The others looked at her.

“You too?” Kody asked, feeling as if she were caught in a soap opera.

“It’s all about balance,” Fred said.

“Yeah,” Dakota replied. “I guess it is.” As Lindsey swept Faith off of her feet and Xander helped Willow to keep her balance, Kody turned to the girl next to her.

“Who the hell are you?” she asked, wondering why she felt like she’d never seen the girl who had come to her aid in battle.

“Colette,” the girl said, her voice barely above a whisper. “We met earlier. Don’t feel bad. People always forget about me.” Dakota shrugged. She didn’t actually care overmuch.

They brought chaos with them to the hospital, the whole entourage, including tired and cranky Hopie and Cale, insisting on coming along. The doctor rushed Anni to a room, as they prepared a joint room for Willow and Faith.

“Put me down for a second,” Faith whispered in Lindsey’s ear.
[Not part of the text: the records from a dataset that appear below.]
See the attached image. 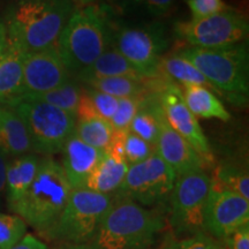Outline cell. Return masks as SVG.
I'll return each instance as SVG.
<instances>
[{"label": "cell", "mask_w": 249, "mask_h": 249, "mask_svg": "<svg viewBox=\"0 0 249 249\" xmlns=\"http://www.w3.org/2000/svg\"><path fill=\"white\" fill-rule=\"evenodd\" d=\"M113 15L107 5L76 7L57 42L68 74L77 76L112 45Z\"/></svg>", "instance_id": "6da1fadb"}, {"label": "cell", "mask_w": 249, "mask_h": 249, "mask_svg": "<svg viewBox=\"0 0 249 249\" xmlns=\"http://www.w3.org/2000/svg\"><path fill=\"white\" fill-rule=\"evenodd\" d=\"M75 9L73 0H17L5 24L8 43L26 53L57 46Z\"/></svg>", "instance_id": "7a4b0ae2"}, {"label": "cell", "mask_w": 249, "mask_h": 249, "mask_svg": "<svg viewBox=\"0 0 249 249\" xmlns=\"http://www.w3.org/2000/svg\"><path fill=\"white\" fill-rule=\"evenodd\" d=\"M165 226L160 209H149L113 194L91 245L95 249H150Z\"/></svg>", "instance_id": "3957f363"}, {"label": "cell", "mask_w": 249, "mask_h": 249, "mask_svg": "<svg viewBox=\"0 0 249 249\" xmlns=\"http://www.w3.org/2000/svg\"><path fill=\"white\" fill-rule=\"evenodd\" d=\"M177 53L201 71L211 88L235 105H245L249 96V52L246 42L223 48L187 46Z\"/></svg>", "instance_id": "277c9868"}, {"label": "cell", "mask_w": 249, "mask_h": 249, "mask_svg": "<svg viewBox=\"0 0 249 249\" xmlns=\"http://www.w3.org/2000/svg\"><path fill=\"white\" fill-rule=\"evenodd\" d=\"M71 191L61 164L45 157L40 160L29 189L11 211L22 218L27 225L48 234L66 207Z\"/></svg>", "instance_id": "5b68a950"}, {"label": "cell", "mask_w": 249, "mask_h": 249, "mask_svg": "<svg viewBox=\"0 0 249 249\" xmlns=\"http://www.w3.org/2000/svg\"><path fill=\"white\" fill-rule=\"evenodd\" d=\"M20 116L29 133L33 151L51 156L62 150L76 126V117L48 103L18 96L6 103Z\"/></svg>", "instance_id": "8992f818"}, {"label": "cell", "mask_w": 249, "mask_h": 249, "mask_svg": "<svg viewBox=\"0 0 249 249\" xmlns=\"http://www.w3.org/2000/svg\"><path fill=\"white\" fill-rule=\"evenodd\" d=\"M112 198L113 194H101L86 187L73 189L66 207L48 235L67 245L91 244Z\"/></svg>", "instance_id": "52a82bcc"}, {"label": "cell", "mask_w": 249, "mask_h": 249, "mask_svg": "<svg viewBox=\"0 0 249 249\" xmlns=\"http://www.w3.org/2000/svg\"><path fill=\"white\" fill-rule=\"evenodd\" d=\"M211 177L204 170L178 176L169 198V223L177 238L204 232V211Z\"/></svg>", "instance_id": "ba28073f"}, {"label": "cell", "mask_w": 249, "mask_h": 249, "mask_svg": "<svg viewBox=\"0 0 249 249\" xmlns=\"http://www.w3.org/2000/svg\"><path fill=\"white\" fill-rule=\"evenodd\" d=\"M112 46L130 62L140 75L152 79L160 75V61L169 48L163 23L150 22L113 28Z\"/></svg>", "instance_id": "9c48e42d"}, {"label": "cell", "mask_w": 249, "mask_h": 249, "mask_svg": "<svg viewBox=\"0 0 249 249\" xmlns=\"http://www.w3.org/2000/svg\"><path fill=\"white\" fill-rule=\"evenodd\" d=\"M177 176L157 152L145 160L129 165L120 188L114 194L144 208L160 209L169 202Z\"/></svg>", "instance_id": "30bf717a"}, {"label": "cell", "mask_w": 249, "mask_h": 249, "mask_svg": "<svg viewBox=\"0 0 249 249\" xmlns=\"http://www.w3.org/2000/svg\"><path fill=\"white\" fill-rule=\"evenodd\" d=\"M174 33L188 43V46L223 48L246 42L249 23L245 14L229 7L207 18L178 21L174 24Z\"/></svg>", "instance_id": "8fae6325"}, {"label": "cell", "mask_w": 249, "mask_h": 249, "mask_svg": "<svg viewBox=\"0 0 249 249\" xmlns=\"http://www.w3.org/2000/svg\"><path fill=\"white\" fill-rule=\"evenodd\" d=\"M158 97L169 126L198 152L207 165H210L213 161L210 144L197 118L187 107L181 87L165 76V80L158 89Z\"/></svg>", "instance_id": "7c38bea8"}, {"label": "cell", "mask_w": 249, "mask_h": 249, "mask_svg": "<svg viewBox=\"0 0 249 249\" xmlns=\"http://www.w3.org/2000/svg\"><path fill=\"white\" fill-rule=\"evenodd\" d=\"M246 224H249V200L211 180L204 211V232L222 241Z\"/></svg>", "instance_id": "4fadbf2b"}, {"label": "cell", "mask_w": 249, "mask_h": 249, "mask_svg": "<svg viewBox=\"0 0 249 249\" xmlns=\"http://www.w3.org/2000/svg\"><path fill=\"white\" fill-rule=\"evenodd\" d=\"M70 79L57 46L26 53L23 60L22 95L42 93L58 88Z\"/></svg>", "instance_id": "5bb4252c"}, {"label": "cell", "mask_w": 249, "mask_h": 249, "mask_svg": "<svg viewBox=\"0 0 249 249\" xmlns=\"http://www.w3.org/2000/svg\"><path fill=\"white\" fill-rule=\"evenodd\" d=\"M156 152L174 171L177 177L193 171L204 170L207 166V163L198 152L182 136L171 128L166 119L161 124L156 143Z\"/></svg>", "instance_id": "9a60e30c"}, {"label": "cell", "mask_w": 249, "mask_h": 249, "mask_svg": "<svg viewBox=\"0 0 249 249\" xmlns=\"http://www.w3.org/2000/svg\"><path fill=\"white\" fill-rule=\"evenodd\" d=\"M62 170L71 189L83 188L89 176L102 160L105 151L87 144L75 130L62 148Z\"/></svg>", "instance_id": "2e32d148"}, {"label": "cell", "mask_w": 249, "mask_h": 249, "mask_svg": "<svg viewBox=\"0 0 249 249\" xmlns=\"http://www.w3.org/2000/svg\"><path fill=\"white\" fill-rule=\"evenodd\" d=\"M31 152L33 145L23 120L8 105L0 104V154L13 160Z\"/></svg>", "instance_id": "e0dca14e"}, {"label": "cell", "mask_w": 249, "mask_h": 249, "mask_svg": "<svg viewBox=\"0 0 249 249\" xmlns=\"http://www.w3.org/2000/svg\"><path fill=\"white\" fill-rule=\"evenodd\" d=\"M39 157L28 154L8 160L6 166V198L9 210L23 197L39 166Z\"/></svg>", "instance_id": "ac0fdd59"}, {"label": "cell", "mask_w": 249, "mask_h": 249, "mask_svg": "<svg viewBox=\"0 0 249 249\" xmlns=\"http://www.w3.org/2000/svg\"><path fill=\"white\" fill-rule=\"evenodd\" d=\"M164 121L165 116L160 107L158 90H155L144 95L130 123L129 130L150 144L156 145Z\"/></svg>", "instance_id": "d6986e66"}, {"label": "cell", "mask_w": 249, "mask_h": 249, "mask_svg": "<svg viewBox=\"0 0 249 249\" xmlns=\"http://www.w3.org/2000/svg\"><path fill=\"white\" fill-rule=\"evenodd\" d=\"M26 52L8 43L0 57V103H6L22 95L23 60Z\"/></svg>", "instance_id": "ffe728a7"}, {"label": "cell", "mask_w": 249, "mask_h": 249, "mask_svg": "<svg viewBox=\"0 0 249 249\" xmlns=\"http://www.w3.org/2000/svg\"><path fill=\"white\" fill-rule=\"evenodd\" d=\"M128 163L123 158L105 151L102 160L90 174L85 187L101 194H114L123 183Z\"/></svg>", "instance_id": "44dd1931"}, {"label": "cell", "mask_w": 249, "mask_h": 249, "mask_svg": "<svg viewBox=\"0 0 249 249\" xmlns=\"http://www.w3.org/2000/svg\"><path fill=\"white\" fill-rule=\"evenodd\" d=\"M117 76L143 77L130 65V62L114 46L111 45L88 68L75 76V79L86 85L93 80Z\"/></svg>", "instance_id": "7402d4cb"}, {"label": "cell", "mask_w": 249, "mask_h": 249, "mask_svg": "<svg viewBox=\"0 0 249 249\" xmlns=\"http://www.w3.org/2000/svg\"><path fill=\"white\" fill-rule=\"evenodd\" d=\"M182 95L187 107L194 116L203 119H218L229 121L231 114L224 107L217 96L213 95L211 89L202 86H182Z\"/></svg>", "instance_id": "603a6c76"}, {"label": "cell", "mask_w": 249, "mask_h": 249, "mask_svg": "<svg viewBox=\"0 0 249 249\" xmlns=\"http://www.w3.org/2000/svg\"><path fill=\"white\" fill-rule=\"evenodd\" d=\"M160 74L181 86H202L213 89L200 71L186 58L176 53L164 55L160 61Z\"/></svg>", "instance_id": "cb8c5ba5"}, {"label": "cell", "mask_w": 249, "mask_h": 249, "mask_svg": "<svg viewBox=\"0 0 249 249\" xmlns=\"http://www.w3.org/2000/svg\"><path fill=\"white\" fill-rule=\"evenodd\" d=\"M81 93H82V88L79 86L77 81H71L68 79L66 82L62 83L58 88L50 90V91L42 93H28V95L21 96H26V97L48 103L50 105H53L55 107L70 112V113L75 116Z\"/></svg>", "instance_id": "d4e9b609"}, {"label": "cell", "mask_w": 249, "mask_h": 249, "mask_svg": "<svg viewBox=\"0 0 249 249\" xmlns=\"http://www.w3.org/2000/svg\"><path fill=\"white\" fill-rule=\"evenodd\" d=\"M75 133L87 144L105 151L110 144L113 128L107 120L102 118L76 121Z\"/></svg>", "instance_id": "484cf974"}, {"label": "cell", "mask_w": 249, "mask_h": 249, "mask_svg": "<svg viewBox=\"0 0 249 249\" xmlns=\"http://www.w3.org/2000/svg\"><path fill=\"white\" fill-rule=\"evenodd\" d=\"M211 180L223 188L234 192L249 200V176L244 167L224 163L217 167Z\"/></svg>", "instance_id": "4316f807"}, {"label": "cell", "mask_w": 249, "mask_h": 249, "mask_svg": "<svg viewBox=\"0 0 249 249\" xmlns=\"http://www.w3.org/2000/svg\"><path fill=\"white\" fill-rule=\"evenodd\" d=\"M150 249H225V247L223 241L213 238L207 232H200L185 238H177L170 233L160 244L152 246Z\"/></svg>", "instance_id": "83f0119b"}, {"label": "cell", "mask_w": 249, "mask_h": 249, "mask_svg": "<svg viewBox=\"0 0 249 249\" xmlns=\"http://www.w3.org/2000/svg\"><path fill=\"white\" fill-rule=\"evenodd\" d=\"M176 0H114V5L124 13L160 18L169 13Z\"/></svg>", "instance_id": "f1b7e54d"}, {"label": "cell", "mask_w": 249, "mask_h": 249, "mask_svg": "<svg viewBox=\"0 0 249 249\" xmlns=\"http://www.w3.org/2000/svg\"><path fill=\"white\" fill-rule=\"evenodd\" d=\"M27 234V224L18 214L0 213V249L13 248Z\"/></svg>", "instance_id": "f546056e"}, {"label": "cell", "mask_w": 249, "mask_h": 249, "mask_svg": "<svg viewBox=\"0 0 249 249\" xmlns=\"http://www.w3.org/2000/svg\"><path fill=\"white\" fill-rule=\"evenodd\" d=\"M156 152V145L144 141L128 130L124 144V156L128 165L138 164L140 161L145 160Z\"/></svg>", "instance_id": "4dcf8cb0"}, {"label": "cell", "mask_w": 249, "mask_h": 249, "mask_svg": "<svg viewBox=\"0 0 249 249\" xmlns=\"http://www.w3.org/2000/svg\"><path fill=\"white\" fill-rule=\"evenodd\" d=\"M143 97H144V95L138 96V97H127L119 99V104H118L116 113L112 117V119L108 121L113 130L129 129L130 123H132L133 118L135 117Z\"/></svg>", "instance_id": "1f68e13d"}, {"label": "cell", "mask_w": 249, "mask_h": 249, "mask_svg": "<svg viewBox=\"0 0 249 249\" xmlns=\"http://www.w3.org/2000/svg\"><path fill=\"white\" fill-rule=\"evenodd\" d=\"M88 91L91 102L95 107L96 111H97L98 116L102 119L110 121L112 117L116 113L118 104H119V99L113 97V96L107 95V93L101 92L98 90L91 89V88H86Z\"/></svg>", "instance_id": "d6a6232c"}, {"label": "cell", "mask_w": 249, "mask_h": 249, "mask_svg": "<svg viewBox=\"0 0 249 249\" xmlns=\"http://www.w3.org/2000/svg\"><path fill=\"white\" fill-rule=\"evenodd\" d=\"M192 18H202L220 13L229 7L223 0H186Z\"/></svg>", "instance_id": "836d02e7"}, {"label": "cell", "mask_w": 249, "mask_h": 249, "mask_svg": "<svg viewBox=\"0 0 249 249\" xmlns=\"http://www.w3.org/2000/svg\"><path fill=\"white\" fill-rule=\"evenodd\" d=\"M222 241L225 249H249V224L241 226Z\"/></svg>", "instance_id": "e575fe53"}, {"label": "cell", "mask_w": 249, "mask_h": 249, "mask_svg": "<svg viewBox=\"0 0 249 249\" xmlns=\"http://www.w3.org/2000/svg\"><path fill=\"white\" fill-rule=\"evenodd\" d=\"M76 121H83L89 119H95V118H101L98 116L97 111H96L95 107H93L91 98H90L87 89H82V93H81V98L77 105L76 110Z\"/></svg>", "instance_id": "d590c367"}, {"label": "cell", "mask_w": 249, "mask_h": 249, "mask_svg": "<svg viewBox=\"0 0 249 249\" xmlns=\"http://www.w3.org/2000/svg\"><path fill=\"white\" fill-rule=\"evenodd\" d=\"M11 249H48L44 242H42L39 239L33 234H26L21 239L20 242H18L13 248Z\"/></svg>", "instance_id": "8d00e7d4"}, {"label": "cell", "mask_w": 249, "mask_h": 249, "mask_svg": "<svg viewBox=\"0 0 249 249\" xmlns=\"http://www.w3.org/2000/svg\"><path fill=\"white\" fill-rule=\"evenodd\" d=\"M8 160L4 155L0 154V201H1L2 194L5 192L6 186V166H7Z\"/></svg>", "instance_id": "74e56055"}, {"label": "cell", "mask_w": 249, "mask_h": 249, "mask_svg": "<svg viewBox=\"0 0 249 249\" xmlns=\"http://www.w3.org/2000/svg\"><path fill=\"white\" fill-rule=\"evenodd\" d=\"M7 46H8L7 30H6L5 23L2 22V21H0V57L5 53Z\"/></svg>", "instance_id": "f35d334b"}, {"label": "cell", "mask_w": 249, "mask_h": 249, "mask_svg": "<svg viewBox=\"0 0 249 249\" xmlns=\"http://www.w3.org/2000/svg\"><path fill=\"white\" fill-rule=\"evenodd\" d=\"M58 249H95V247L91 244H85V245H67L64 244L61 247Z\"/></svg>", "instance_id": "ab89813d"}, {"label": "cell", "mask_w": 249, "mask_h": 249, "mask_svg": "<svg viewBox=\"0 0 249 249\" xmlns=\"http://www.w3.org/2000/svg\"><path fill=\"white\" fill-rule=\"evenodd\" d=\"M101 0H73V2L79 7H82V6H88V5H93L97 4Z\"/></svg>", "instance_id": "60d3db41"}]
</instances>
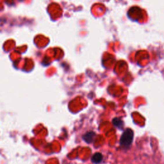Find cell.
<instances>
[{"label": "cell", "mask_w": 164, "mask_h": 164, "mask_svg": "<svg viewBox=\"0 0 164 164\" xmlns=\"http://www.w3.org/2000/svg\"><path fill=\"white\" fill-rule=\"evenodd\" d=\"M133 139V132L131 129L126 130L120 140V144L123 147H128L131 145Z\"/></svg>", "instance_id": "cell-1"}, {"label": "cell", "mask_w": 164, "mask_h": 164, "mask_svg": "<svg viewBox=\"0 0 164 164\" xmlns=\"http://www.w3.org/2000/svg\"><path fill=\"white\" fill-rule=\"evenodd\" d=\"M95 133L92 131L88 132L83 136V139L87 143H91L94 140V138L95 137Z\"/></svg>", "instance_id": "cell-2"}, {"label": "cell", "mask_w": 164, "mask_h": 164, "mask_svg": "<svg viewBox=\"0 0 164 164\" xmlns=\"http://www.w3.org/2000/svg\"><path fill=\"white\" fill-rule=\"evenodd\" d=\"M103 160V155L99 153H96L94 154L92 157V162L94 163H99L101 162Z\"/></svg>", "instance_id": "cell-3"}, {"label": "cell", "mask_w": 164, "mask_h": 164, "mask_svg": "<svg viewBox=\"0 0 164 164\" xmlns=\"http://www.w3.org/2000/svg\"><path fill=\"white\" fill-rule=\"evenodd\" d=\"M112 122L113 124L117 128H121L123 126V122L122 121V120L119 118H114L113 119Z\"/></svg>", "instance_id": "cell-4"}]
</instances>
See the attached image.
He complied, but issued his wife a strict warning. “Ten seconds and I’m picking you back up,” his said, worry clear in his overprotective-Daddy voice.

“What do you know that I don’t know?” Faith asked him, looking pointedly at Kody.

“I haven’t confirmed it yet,” Lindsey said, “but I have good reason to believe that Dakota’s father is your biological father.”

Kody stared at him. “I always knew my dad was a man-whore,” she muttered.

Faith looked back at Lindsey. “When were you going to tell me?” she asked.

“As soon as I was sure,” Lindsey replied, worry creasing his face.

In a swift motion, Faith tore off his shirt. “It was torn already,” she said with an impish grin, and Lindsey knew that his wife wasn’t letting her trust issues interfere with this day.

“Your ten seconds are up,” Lindsey informed her, sweeping her back into his arms. Faith snuggled down against his bare chest, letting out an outraged scream a moment later as the pains returned.

“How long is this gonna take?” she asked, panting.

“Not long?” Willow suggested hopefully, squeaking a bit as she did.

Dakota looked at Faith, wondering if they really were sisters. “At the rate you’ve been going,” she said finally, “it shouldn’t take long.”